Cracking the folded code in our DNA
FUNDED: JANUARY 2020
FUNDED BY: the generosity of The Tullie Family
What was the goal of your SPARK project?
My SPARK proposal was aimed at understanding the biological significance of unusual folded codes, known as G-folds in the genome. G-folds form in regions of DNA with a high abundance of “Gs”, which is one of the four letters that make up DNA (A, T, G and C). For the last several decades, researchers have focused on understanding the mechanisms by which the linear sequence of letters in our DNA is read and interpreted within cells but we know very little about how cells, decipher the information encoded in unusual DNA structures, such as G-folds.
To answer this question with my SPARK project, I focused on two important objectives. The first objective was to develop new technologies to detect G-folds in normal cells, as well as their altered formation in cancer cells. My second objective was to identify precisely how our cells read and interpret information encoded in G-folds.
“Our proposed SPARK project will reveal how structures, rather than linear sequences, in our DNA relay information in cells. This is a process we know very little about, and this new knowledge could help lead to better therapeutic approaches to treat many different cancers.”
Pivoting during a pandemic
During the pandemic, more than ever, our research relied on teamwork. While the past year presented unique challenges to normal work routines, and even prevented access to the lab for several weeks. Through the constant support from fellow colleagues and leadership at LJI, I was able to make the anticipated progress in accomplishing the objectives that I set out for my SPARK proposal.
SPARK project results:
We used a special chemical called NMM to detect G-folds in normal cells while also studying their perturbations during the development of cancer. We then used this newly developed NMM-based detection method to measure G-fold levels in normal cells and revealed a striking increase in the levels of G-fold structures in blood cancer cells that arise upon loss of certain DNA modifying proteins. Using unbiased genome-wide approaches, we also found that G-folds are a “fragility signature” in DNA and represent common sites in the genome where DNA frequently breaks. These DNA breaks are a hallmark of many different cancers.

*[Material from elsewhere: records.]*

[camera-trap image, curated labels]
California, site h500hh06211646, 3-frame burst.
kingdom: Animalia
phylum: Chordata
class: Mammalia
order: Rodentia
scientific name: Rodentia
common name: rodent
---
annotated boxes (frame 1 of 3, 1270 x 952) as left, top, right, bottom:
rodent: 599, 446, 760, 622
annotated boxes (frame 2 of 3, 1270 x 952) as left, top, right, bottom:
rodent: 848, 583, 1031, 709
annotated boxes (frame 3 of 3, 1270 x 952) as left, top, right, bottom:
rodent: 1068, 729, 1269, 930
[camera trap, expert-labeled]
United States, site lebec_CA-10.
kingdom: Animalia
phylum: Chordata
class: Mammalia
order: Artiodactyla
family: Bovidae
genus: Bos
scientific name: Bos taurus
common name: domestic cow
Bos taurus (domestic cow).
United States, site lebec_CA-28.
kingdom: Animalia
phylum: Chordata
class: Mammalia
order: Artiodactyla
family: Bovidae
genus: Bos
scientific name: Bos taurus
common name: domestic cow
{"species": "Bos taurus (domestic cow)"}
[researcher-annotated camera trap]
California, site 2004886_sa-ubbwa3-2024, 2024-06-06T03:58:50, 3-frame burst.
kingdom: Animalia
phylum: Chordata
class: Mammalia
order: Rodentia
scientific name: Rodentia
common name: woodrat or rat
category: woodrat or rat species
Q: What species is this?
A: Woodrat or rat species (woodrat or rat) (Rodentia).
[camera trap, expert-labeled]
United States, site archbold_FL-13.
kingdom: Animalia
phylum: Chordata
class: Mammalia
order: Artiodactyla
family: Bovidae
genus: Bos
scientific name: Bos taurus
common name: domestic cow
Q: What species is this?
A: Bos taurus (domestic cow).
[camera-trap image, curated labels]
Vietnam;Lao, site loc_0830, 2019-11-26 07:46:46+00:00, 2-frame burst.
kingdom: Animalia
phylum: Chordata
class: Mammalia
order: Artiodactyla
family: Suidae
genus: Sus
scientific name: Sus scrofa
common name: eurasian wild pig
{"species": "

Next, I set out to understand the mechanisms by which the information encoded in G-folds is relayed inside cells. I performed a mass-spectrometry screen to identify specific G-fold recognizing proteins. Since proteins are the key functional units in cells, this approach shed light on the biological functions of G-fold structures. We were able to identify several previously unknown G-fold interacting proteins. As we hypothesized, many of the G-fold recognizing proteins that we identified through our screen are known to be essential for controlling key functional genomic states, thereby further endorsing the notion that G-folds represent a critical and underappreciated code in the genome.
In summary, these findings have implications towards our fundamental understanding of genome biology and represent a crucial step towards elucidating the biological functions of these enigmatic DNA structures.
What’s next for this project?
In close alignment with the mission of the SPARK program, the research I performed under this project has opened up several new areas of investigation that I plan to pursue in my own independent laboratory. These studies highlighted G-folds as unique vulnerabilities that could be therapeutically targeted in cancer cells, and we intend to follow up on this in future studies. I’m also excited to share that this work has just been accepted for publication in a premier peer-reviewed journal, Nature Immunology, so it will be published very soon. My collaborators and I are also working to further modify the chemical NMM to generate more reagents that we could apply to precisely map the location of G-folds across the entire genome. We are actively working on this aspect of the project and hope to develop a robust G-fold mapping method in the near future to chart G-fold structures in normal and cancer genomes.
What’s next for Vipul?
I recently accepted a faculty position at Northwestern University in Chicago, IL, where I plan to expand on this work. During the term of my SPARK award, I also received independent research funding in the form of the prestigious “K99/R00 pathway to independence award” from the National Cancer Institute, which will allow me to continue this research in my laboratory. I also plan to build on data generated from my SPARK project and apply for more independent funding from the National Institutes of Health and other organizations to carry this work forward.